Excerpted passage
____

Gas Gangrene: Antibiotics vs. HBO2
Although the incidence of clostridial myonecrosis infections has dropped precipitously in recent decades, it always remins a threat in injuries where contamination and severe tissue disruption have occurred.
The decreased incidence of clostridial myonecrosis is attributed to the increased diligence of clinicians in preventing clostridial organisms from proliferating.
This has been realized through:
- The immediate initiation of antibiotics in open injuries.
- The use of prophylactic antibiotics in surveries.
- The appreciation of the value of meticulous debridements in injuries where massive contamination (e.g., farm-related), severe trauma to tissues (e.g., combat-related), and tissue death from hypoxia have occurred.
Questions related to clostridial infections had been frequently asked on examinations, especially with respect to HBO2.
Typical questions included:
Q: What is the most important role of HBO2 in clostridial infections?
A: The answer is that it prevents the clostridial organisms from generating their deadly endotoxins.
Q: Another group of questions relate to management with HBO2.
A: The answer is that HBO2 is third in the line of interventions after appropriate antibiotics and debridement surgeries.
Q: A third line of questions deal with C. septicum infections and their high associations with bowel tumors.
A: C. oedematiens infections are tissue toxic and do not produce gas, but cause massive edema in conjunction with systemic sepsis.

____

Data listing
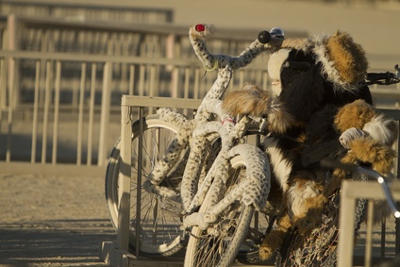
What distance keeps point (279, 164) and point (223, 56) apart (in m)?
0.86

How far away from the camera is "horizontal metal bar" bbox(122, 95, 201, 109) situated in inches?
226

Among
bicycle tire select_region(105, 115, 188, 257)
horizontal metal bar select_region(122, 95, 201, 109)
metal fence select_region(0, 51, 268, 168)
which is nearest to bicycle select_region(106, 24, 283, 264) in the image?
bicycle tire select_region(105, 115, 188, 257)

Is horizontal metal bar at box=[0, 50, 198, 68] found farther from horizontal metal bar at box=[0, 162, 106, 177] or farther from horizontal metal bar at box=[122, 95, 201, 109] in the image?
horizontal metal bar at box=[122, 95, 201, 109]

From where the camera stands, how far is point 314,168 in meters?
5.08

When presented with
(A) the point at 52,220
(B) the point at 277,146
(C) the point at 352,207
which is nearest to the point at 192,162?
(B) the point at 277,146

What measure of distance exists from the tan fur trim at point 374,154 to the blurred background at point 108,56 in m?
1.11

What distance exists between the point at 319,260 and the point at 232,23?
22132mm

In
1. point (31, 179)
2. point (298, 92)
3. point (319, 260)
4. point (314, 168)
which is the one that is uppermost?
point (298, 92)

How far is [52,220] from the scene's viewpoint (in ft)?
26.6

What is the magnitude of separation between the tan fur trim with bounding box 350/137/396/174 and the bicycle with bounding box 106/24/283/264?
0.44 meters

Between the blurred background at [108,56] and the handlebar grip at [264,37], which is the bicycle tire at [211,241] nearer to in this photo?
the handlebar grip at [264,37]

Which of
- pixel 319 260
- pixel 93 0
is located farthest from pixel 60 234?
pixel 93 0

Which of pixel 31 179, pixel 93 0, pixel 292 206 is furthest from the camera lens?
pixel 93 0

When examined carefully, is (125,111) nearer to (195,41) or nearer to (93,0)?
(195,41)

____

Study questions
**A.** In the gas gangrene text, to what is the decreased incidence of clostridial myonecrosis attributed?
**B.** Write out the passage of the gas gangrene text from "Questions related to" up to and including "their deadly endotoxins.".

Solutions per task
**A.** The increased diligence of clinicians in preventing clostridial organisms from proliferating.

**B.**
Questions related to clostridial infections had been frequently asked on examinations, especially with respect to HBO2.
Typical questions included:
Q: What is the most important role of HBO2 in clostridial infections?
A: The answer is that it prevents the clostridial organisms from generating their deadly endotoxins.